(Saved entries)

★ ★ ★ ★ ★

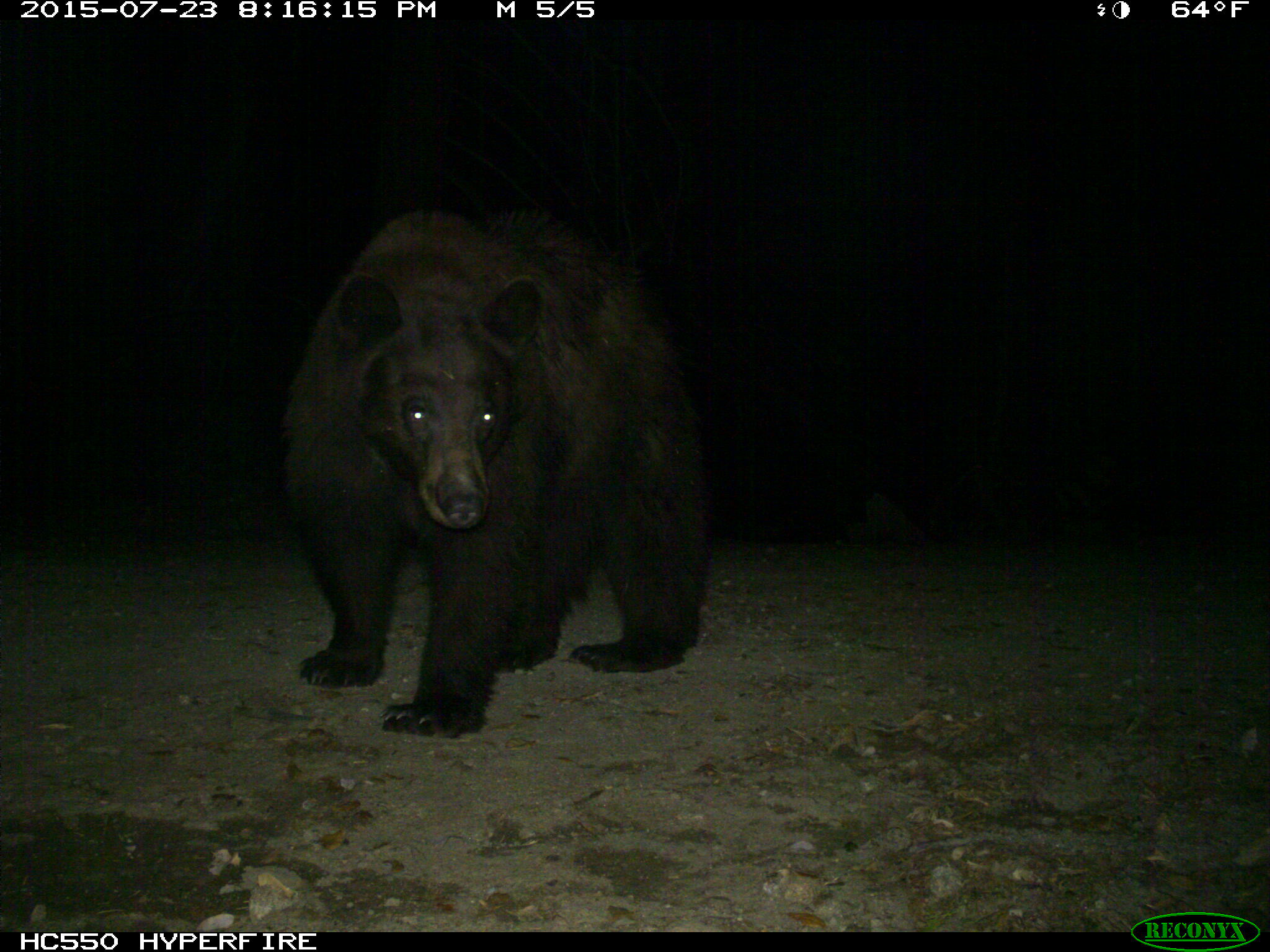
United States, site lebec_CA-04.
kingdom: Animalia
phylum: Chordata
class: Mammalia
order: Carnivora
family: Ursidae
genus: Ursus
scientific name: Ursus americanus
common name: american black bear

★ ★ ★ ★ ★

# Task instructions:
Because pictures are not wanted, give every entry above again exactly without them.

# Result of the exercise:
United States, site lebec_CA-04.
kingdom: Animalia
phylum: Chordata
class: Mammalia
order: Carnivora
family: Ursidae
genus: Ursus
scientific name: Ursus americanus
common name: american black bear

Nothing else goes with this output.